I haven't had a post about movies, books, or songs in a while. Maybe I should in that direction. Maybe something about sequels. Or Waffles.

1 comment:

Xmichra said...

first off - waffles.
second - CFL, hands down.
Third - here's my thought.

I know what I did & didn't do, so first thing in my mind is to explain what drinking does, how it impares, and why I drink. Honestly, I think educating your children on how to socially drink isn't horrid or irresponsible. Teaching them about beer bongs, different story.

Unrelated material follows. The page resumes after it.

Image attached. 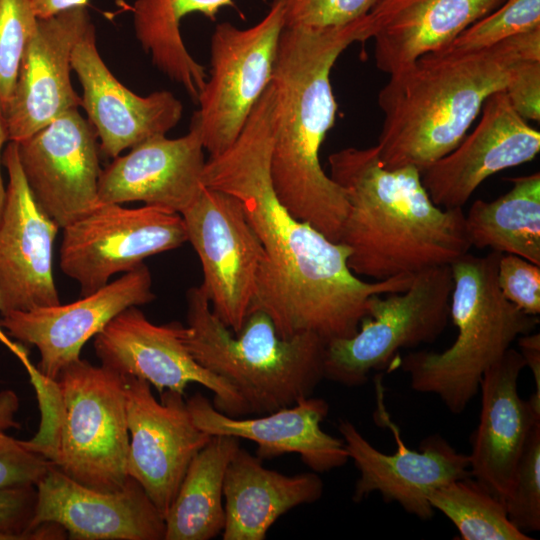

To add to that, I would much rather have a place where my daughters felt they could hang out, and where I could somewhat keep abs on them. I know not everywhere is "safe", but in *my* experience, nothing terrible happened when i went to a controlled, indoor party. Like your place (so much fun!). However, when I was say, out at the lake, I was put at risk and it was very damaging to say the least. I don't want that specific risk for my kids.

Having said that: i don't see kids choosing to stay in either venue, solidly anyway. They will go to what seems like more fun. So I know that they very well may go to the lake, and that's something you can't control (well, you can, but pretty sure those methods end in teen pregnancy from acting out.. no statistical evidence, just a life observation).

I want to have a home where they hang out in the majority of the time though. I didn't actually drink all that much in high school. When I did, it was a specific occassion, and usually in a well lit, parents are around somewhere environment. And those are the times in highschool that i remember with the most fondness, because they were with a group of actual friends, not every damn person in town. that, makes for way too much chaos.